Startups filed thousands of patents to impress investors, then let them die
Government data shows hundreds of early-stage filings abandoned before examination, raising questions about India’s innovation narrative.
India’s startup boom has long been celebrated for fuelling the country’s transition into a technology-led economy. But a closer look at government data tells a different story, one where hundreds of fledgling companies file patents not to protect real inventions, but to embellish pitch decks and signal innovation to venture capitalists.
A recently released response in the Lok Sabha reveals that startups filed 13,089 patent applications between FY21 and FY25. Yet only 2,174 of those patents were eventually granted, and nearly 500 applications were abandoned or withdrawn at early procedural stages—often before any substantive examination by the patent office.
The data, published by the Department for Promotion of Industry and Internal Trade (DPIIT), suggests that the country’s much-touted “startup innovation engine” may leak: while founders race to file patents, they often do not pursue them long enough to convert those filings into actual intellectual property.
A patent for the pitch deck
In India’s venture ecosystem, patents carry symbolic weight. They signal technological differentiation even when the underlying innovation is still evolving, or in some cases, not technically patentable. Around 196 startup patent applications were abandoned under Section 9(1) of the Patents Act, which typically covers incomplete specifications. Another 257 were abandoned under Section 21(1), often triggered when applicants miss deadlines or fail to respond to examination queries.
These procedural lapses point to a pattern familiar to IP lawyers: early-stage founders file patents quickly, often through inexpensive consultants, to impress investors but lack the resources or intent to see the process through.
“It’s become routine for founders to file a provisional patent right before a fundraise,” said a senior Delhi-based patent attorney. “But once the funding round closes, many never follow up with complete specifications or responses. The patent quietly dies.”
"Patent applications are filed for various reasons—obtaining investments is a major one. Trademarks are filed far more frequently because they're significantly cheaper and easier to obtain than patents. I once knew someone on a drafting team at a firm who filed two provisional patent applications in his daughter's name just to help her get admission to a university in the US. Those applications were later abandoned," said Paridhi Somani, Trademark Attorney.
"Patents are filed for multiple reasons, and many are abandoned midway through the process. Sometimes inventors decide the cost isn't justified, sometimes the underlying technology proves too weak, and sometimes they pivot away from the product or technology they initially thought would be their main focus," she added.
The examination gap
The numbers also expose a broader structural mismatch between startup enthusiasm and the system’s capacity to process filings.

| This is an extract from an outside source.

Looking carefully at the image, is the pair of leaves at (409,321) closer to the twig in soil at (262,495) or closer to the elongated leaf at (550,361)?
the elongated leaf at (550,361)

Of the 13,089 startup patent applications, only 4,172 have even been examined so far—just 32%. The backlog has grown as India’s overall patent filings nearly doubled between FY21 and FY25, while examinations dropped sharply.
In FY21, the patent office examined 73,153 applications across all applicant types. By FY25, that figure had fallen to just 15,723, an 80% decline.
Startups often sit at the back of the queue, their applications competing with multinational filings and institutional patents.
Quality vs Quantity
The contrast between startups and other applicant categories is stark. Between FY21 and FY25:
- Startups had 13,089 filings, but just 2,174 grants
- Small entities, with fewer filings (14,098), secured 13,570 grants
- Natural persons (individual inventors) had 90,627 filings and 21,959 grants
The grant-to-filing ratio for startups is among the lowest in the ecosystem.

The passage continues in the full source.